Join Material Advantage

Join Material Advantage at the low cost of $30 per year. This will cover the subscription costs for ACerS, AIST, ASM, and TMS.

Material Designs

In the Area

The towers on the Brooklyn Bridge are constructed of granite, limestone, and cement. The utilized cables are a mixture of steel strands and solid steel poles. In addition, the deck is composed of steel trusses combined with a grid deck manufactured from cured and pre-cast concrete. To make sure the towers were firmly grounded into the East River, wooden boxes filled with concrete, called caissons, were attached to the towers and inserted into the riverbed.

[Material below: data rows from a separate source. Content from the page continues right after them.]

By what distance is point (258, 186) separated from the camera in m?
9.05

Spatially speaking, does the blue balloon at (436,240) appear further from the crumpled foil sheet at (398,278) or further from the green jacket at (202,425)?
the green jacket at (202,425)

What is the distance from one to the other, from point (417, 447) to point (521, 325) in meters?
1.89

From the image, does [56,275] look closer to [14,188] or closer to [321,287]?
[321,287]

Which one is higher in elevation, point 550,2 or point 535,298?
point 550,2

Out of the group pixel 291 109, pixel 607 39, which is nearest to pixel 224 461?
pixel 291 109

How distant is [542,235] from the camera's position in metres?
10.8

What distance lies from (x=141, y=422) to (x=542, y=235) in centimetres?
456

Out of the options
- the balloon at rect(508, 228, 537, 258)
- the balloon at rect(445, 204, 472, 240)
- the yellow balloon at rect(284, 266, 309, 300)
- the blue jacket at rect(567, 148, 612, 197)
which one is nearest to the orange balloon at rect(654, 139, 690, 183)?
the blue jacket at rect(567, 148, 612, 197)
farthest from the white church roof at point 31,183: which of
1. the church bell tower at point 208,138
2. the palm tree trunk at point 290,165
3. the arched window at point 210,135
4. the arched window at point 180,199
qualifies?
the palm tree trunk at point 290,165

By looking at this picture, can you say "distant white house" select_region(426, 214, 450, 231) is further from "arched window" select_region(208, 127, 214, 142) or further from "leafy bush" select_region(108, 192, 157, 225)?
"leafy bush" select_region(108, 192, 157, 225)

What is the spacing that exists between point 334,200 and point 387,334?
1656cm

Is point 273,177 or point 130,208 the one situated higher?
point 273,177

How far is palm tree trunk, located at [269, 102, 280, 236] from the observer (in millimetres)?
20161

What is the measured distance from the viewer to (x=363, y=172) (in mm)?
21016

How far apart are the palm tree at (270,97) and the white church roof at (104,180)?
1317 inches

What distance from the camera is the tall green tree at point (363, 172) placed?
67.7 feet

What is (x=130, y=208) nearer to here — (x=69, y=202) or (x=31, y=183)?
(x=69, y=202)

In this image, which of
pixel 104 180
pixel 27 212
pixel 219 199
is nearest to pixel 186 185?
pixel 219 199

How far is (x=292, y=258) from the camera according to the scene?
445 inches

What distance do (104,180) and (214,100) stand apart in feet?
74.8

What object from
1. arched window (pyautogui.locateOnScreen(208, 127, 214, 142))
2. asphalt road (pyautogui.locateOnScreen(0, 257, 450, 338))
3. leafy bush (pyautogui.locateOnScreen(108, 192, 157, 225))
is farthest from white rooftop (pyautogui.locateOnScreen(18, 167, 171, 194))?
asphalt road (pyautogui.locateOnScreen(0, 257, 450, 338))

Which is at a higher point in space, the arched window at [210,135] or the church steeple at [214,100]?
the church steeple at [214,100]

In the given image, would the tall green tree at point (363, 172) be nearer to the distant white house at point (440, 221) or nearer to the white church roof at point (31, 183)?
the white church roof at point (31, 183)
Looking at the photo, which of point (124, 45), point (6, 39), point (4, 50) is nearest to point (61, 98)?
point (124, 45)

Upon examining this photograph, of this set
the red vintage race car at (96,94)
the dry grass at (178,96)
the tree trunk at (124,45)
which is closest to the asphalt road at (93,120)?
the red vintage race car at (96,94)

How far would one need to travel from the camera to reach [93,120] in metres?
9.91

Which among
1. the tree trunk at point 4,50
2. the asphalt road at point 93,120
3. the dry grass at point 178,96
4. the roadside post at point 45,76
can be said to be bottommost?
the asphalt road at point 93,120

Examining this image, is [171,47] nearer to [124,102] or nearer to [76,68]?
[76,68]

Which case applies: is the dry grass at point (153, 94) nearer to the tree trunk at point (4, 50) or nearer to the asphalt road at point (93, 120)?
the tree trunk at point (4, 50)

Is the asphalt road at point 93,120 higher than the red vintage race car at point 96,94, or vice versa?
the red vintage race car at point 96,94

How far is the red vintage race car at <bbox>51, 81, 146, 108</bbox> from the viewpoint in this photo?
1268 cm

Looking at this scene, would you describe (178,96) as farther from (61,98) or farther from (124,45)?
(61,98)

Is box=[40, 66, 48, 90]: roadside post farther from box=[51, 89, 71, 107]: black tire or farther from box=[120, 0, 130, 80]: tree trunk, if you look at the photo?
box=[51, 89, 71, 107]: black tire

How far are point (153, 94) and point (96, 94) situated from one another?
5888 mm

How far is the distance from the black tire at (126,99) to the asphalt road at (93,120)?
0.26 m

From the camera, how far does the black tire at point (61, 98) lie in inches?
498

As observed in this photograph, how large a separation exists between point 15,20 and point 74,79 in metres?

The pedestal of the Statue of Liberty is chiefly made from concrete. The outer portion is covered in granite slabs. The inner portion of the statue is made from a steel frame that is attached to an outer copper shell. Repousse, a method of forcing sheet metal into a mold, was the main technique used to structure the copper shell. A layer of shellac-impregnated asbestos cloth was used to account for the different expansion and contraction rates of copper and steel.

The One World Trade Center is constructed of a composite steel-concrete material, allowing for both resistance from compression and tension. Reflecting on the disastrous events of September 9, 2001, the structure has a dedicated core made of 14,000 psi concrete, the strongest in New York, used to encase a staircase for first responder use. The One World Trade center also exudes an environmentally friendly design where 95% of the steel used in construction was recycled.

The inner skeleton of the Red Bull Arena is supported by 9,000 tons of structural steel. The exterior of the stadium is constructed from three different types of curved fabrics: FEP-coated PTFE mesh, silver metallic colored PTFE glass, and silver metallic-colored PTFE glass mesh. The combined elasticity and strength of the materials support the stadium.

The Liberty Bell, built in England, is composed of 70% copper, 25% tin, and trace amounts of lead, zinc, arsenic, gold, and silver. The bell was created via the casting process, where a mold was used to constrain a heated metal so that it can cool into the shape of the mold and solidify. The bell was recast a second time in the United States with the addition of 10% copper, since many assumed that the bell was too brittle. Regardless, the bell still fractured.